Exercise brief -
Reproduce the following records exactly from the line containing "Using M=16 frequency" onward, ending with the last line and including it.

.....

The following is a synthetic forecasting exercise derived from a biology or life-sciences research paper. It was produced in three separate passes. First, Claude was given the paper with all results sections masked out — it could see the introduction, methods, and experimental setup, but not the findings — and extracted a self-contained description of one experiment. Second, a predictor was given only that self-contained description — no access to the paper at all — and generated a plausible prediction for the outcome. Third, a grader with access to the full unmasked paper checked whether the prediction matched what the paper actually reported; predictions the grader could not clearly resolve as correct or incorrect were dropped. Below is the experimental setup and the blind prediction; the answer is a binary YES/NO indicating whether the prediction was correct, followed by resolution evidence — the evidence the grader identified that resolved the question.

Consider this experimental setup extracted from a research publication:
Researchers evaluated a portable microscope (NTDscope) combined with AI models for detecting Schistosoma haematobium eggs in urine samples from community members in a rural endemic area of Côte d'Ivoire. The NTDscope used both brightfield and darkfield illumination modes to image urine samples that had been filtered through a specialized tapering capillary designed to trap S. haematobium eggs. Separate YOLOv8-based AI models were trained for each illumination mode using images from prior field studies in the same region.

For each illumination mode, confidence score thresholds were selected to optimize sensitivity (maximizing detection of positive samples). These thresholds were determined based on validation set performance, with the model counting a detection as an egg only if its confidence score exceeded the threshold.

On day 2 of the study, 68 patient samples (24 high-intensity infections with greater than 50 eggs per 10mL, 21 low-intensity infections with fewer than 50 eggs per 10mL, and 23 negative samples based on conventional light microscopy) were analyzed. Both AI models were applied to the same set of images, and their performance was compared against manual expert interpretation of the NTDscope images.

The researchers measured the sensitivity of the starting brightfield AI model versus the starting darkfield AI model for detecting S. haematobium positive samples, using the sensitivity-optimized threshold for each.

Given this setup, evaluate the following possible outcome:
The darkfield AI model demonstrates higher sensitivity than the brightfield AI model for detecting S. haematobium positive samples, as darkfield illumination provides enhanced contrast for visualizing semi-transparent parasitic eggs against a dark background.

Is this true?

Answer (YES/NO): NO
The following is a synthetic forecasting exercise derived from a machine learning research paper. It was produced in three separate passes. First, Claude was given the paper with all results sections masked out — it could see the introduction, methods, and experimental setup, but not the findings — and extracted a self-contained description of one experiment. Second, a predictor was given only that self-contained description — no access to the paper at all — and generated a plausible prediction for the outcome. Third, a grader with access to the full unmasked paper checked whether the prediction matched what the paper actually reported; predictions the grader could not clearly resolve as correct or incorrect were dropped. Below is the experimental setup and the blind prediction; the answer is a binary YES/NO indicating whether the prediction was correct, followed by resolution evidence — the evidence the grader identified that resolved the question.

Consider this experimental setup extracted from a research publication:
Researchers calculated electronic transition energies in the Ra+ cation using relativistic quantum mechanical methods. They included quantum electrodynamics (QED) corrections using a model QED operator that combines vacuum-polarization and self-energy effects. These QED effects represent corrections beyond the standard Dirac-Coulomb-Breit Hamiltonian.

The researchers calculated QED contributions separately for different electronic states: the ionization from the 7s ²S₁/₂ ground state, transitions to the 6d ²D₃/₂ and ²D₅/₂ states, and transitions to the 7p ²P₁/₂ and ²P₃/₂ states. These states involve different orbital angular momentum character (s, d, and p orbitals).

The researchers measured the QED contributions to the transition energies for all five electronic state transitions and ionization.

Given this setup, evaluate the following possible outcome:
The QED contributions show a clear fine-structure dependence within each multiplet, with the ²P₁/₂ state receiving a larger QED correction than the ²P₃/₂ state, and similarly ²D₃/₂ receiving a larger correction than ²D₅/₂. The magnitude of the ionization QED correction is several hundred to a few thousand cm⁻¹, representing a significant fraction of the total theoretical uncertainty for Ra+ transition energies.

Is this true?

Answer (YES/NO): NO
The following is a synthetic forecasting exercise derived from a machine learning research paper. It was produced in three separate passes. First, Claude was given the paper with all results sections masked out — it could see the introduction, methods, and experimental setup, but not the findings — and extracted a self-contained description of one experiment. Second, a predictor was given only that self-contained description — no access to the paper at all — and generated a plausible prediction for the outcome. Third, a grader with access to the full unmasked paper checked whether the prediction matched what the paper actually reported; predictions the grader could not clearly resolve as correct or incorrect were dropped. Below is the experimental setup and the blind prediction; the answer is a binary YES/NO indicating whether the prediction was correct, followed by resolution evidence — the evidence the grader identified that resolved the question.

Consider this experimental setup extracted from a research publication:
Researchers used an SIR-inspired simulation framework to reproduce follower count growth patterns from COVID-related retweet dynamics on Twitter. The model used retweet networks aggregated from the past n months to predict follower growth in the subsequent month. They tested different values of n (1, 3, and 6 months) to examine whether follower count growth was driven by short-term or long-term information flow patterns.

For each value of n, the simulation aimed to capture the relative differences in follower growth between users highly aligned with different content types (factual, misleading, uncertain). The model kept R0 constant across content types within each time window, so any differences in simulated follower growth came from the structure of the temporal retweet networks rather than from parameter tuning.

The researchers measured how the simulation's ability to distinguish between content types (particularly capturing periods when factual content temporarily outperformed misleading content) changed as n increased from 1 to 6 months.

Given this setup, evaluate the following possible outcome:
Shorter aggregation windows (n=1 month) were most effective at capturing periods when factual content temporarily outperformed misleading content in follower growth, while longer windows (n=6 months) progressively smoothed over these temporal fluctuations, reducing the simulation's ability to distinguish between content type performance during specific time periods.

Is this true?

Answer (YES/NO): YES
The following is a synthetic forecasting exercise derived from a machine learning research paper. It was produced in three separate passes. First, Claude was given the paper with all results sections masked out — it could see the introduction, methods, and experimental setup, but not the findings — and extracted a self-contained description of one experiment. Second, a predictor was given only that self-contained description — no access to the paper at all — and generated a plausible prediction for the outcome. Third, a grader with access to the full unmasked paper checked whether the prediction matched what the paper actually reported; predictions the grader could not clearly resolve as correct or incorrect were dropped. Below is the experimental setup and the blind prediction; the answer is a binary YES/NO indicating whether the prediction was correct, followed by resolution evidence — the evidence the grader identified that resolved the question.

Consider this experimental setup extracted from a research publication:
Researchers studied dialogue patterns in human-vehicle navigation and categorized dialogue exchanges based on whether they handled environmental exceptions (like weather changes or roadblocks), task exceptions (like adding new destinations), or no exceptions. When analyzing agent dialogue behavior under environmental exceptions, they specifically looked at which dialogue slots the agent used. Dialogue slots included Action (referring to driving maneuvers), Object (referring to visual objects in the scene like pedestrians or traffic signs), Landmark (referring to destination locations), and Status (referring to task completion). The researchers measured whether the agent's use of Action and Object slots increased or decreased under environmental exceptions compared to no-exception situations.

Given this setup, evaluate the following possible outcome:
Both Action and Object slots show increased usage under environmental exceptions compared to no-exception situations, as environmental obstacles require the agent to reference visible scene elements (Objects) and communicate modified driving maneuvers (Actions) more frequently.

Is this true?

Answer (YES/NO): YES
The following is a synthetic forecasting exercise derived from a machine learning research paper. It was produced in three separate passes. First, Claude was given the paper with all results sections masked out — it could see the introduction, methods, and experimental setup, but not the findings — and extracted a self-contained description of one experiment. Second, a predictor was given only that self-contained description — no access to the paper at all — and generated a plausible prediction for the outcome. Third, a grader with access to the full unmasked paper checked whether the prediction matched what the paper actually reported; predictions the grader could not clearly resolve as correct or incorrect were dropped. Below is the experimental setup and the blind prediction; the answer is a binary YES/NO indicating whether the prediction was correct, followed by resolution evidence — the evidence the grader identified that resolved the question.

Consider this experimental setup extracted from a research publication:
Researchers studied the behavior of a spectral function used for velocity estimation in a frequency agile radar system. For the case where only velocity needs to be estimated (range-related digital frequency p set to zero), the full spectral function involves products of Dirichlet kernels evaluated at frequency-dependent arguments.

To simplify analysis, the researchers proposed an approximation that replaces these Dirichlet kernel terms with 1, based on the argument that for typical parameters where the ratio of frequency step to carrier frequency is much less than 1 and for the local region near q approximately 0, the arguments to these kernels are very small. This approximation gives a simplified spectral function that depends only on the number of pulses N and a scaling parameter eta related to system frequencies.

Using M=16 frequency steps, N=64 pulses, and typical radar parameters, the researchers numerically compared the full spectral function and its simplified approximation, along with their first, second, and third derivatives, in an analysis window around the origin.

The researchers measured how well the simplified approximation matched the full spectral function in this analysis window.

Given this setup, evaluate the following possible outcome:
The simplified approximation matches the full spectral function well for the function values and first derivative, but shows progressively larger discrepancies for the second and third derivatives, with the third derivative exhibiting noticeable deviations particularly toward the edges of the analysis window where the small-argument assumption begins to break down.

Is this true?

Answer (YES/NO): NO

.....

Your response -
Using M=16 frequency steps, N=64 pulses, and typical radar parameters, the researchers numerically compared the full spectral function and its simplified approximation, along with their first, second, and third derivatives, in an analysis window around the origin.

The researchers measured how well the simplified approximation matched the full spectral function in this analysis window.

Given this setup, evaluate the following possible outcome:
The simplified approximation matches the full spectral function well for the function values and first derivative, but shows progressively larger discrepancies for the second and third derivatives, with the third derivative exhibiting noticeable deviations particularly toward the edges of the analysis window where the small-argument assumption begins to break down.

Is this true?

Answer (YES/NO): NO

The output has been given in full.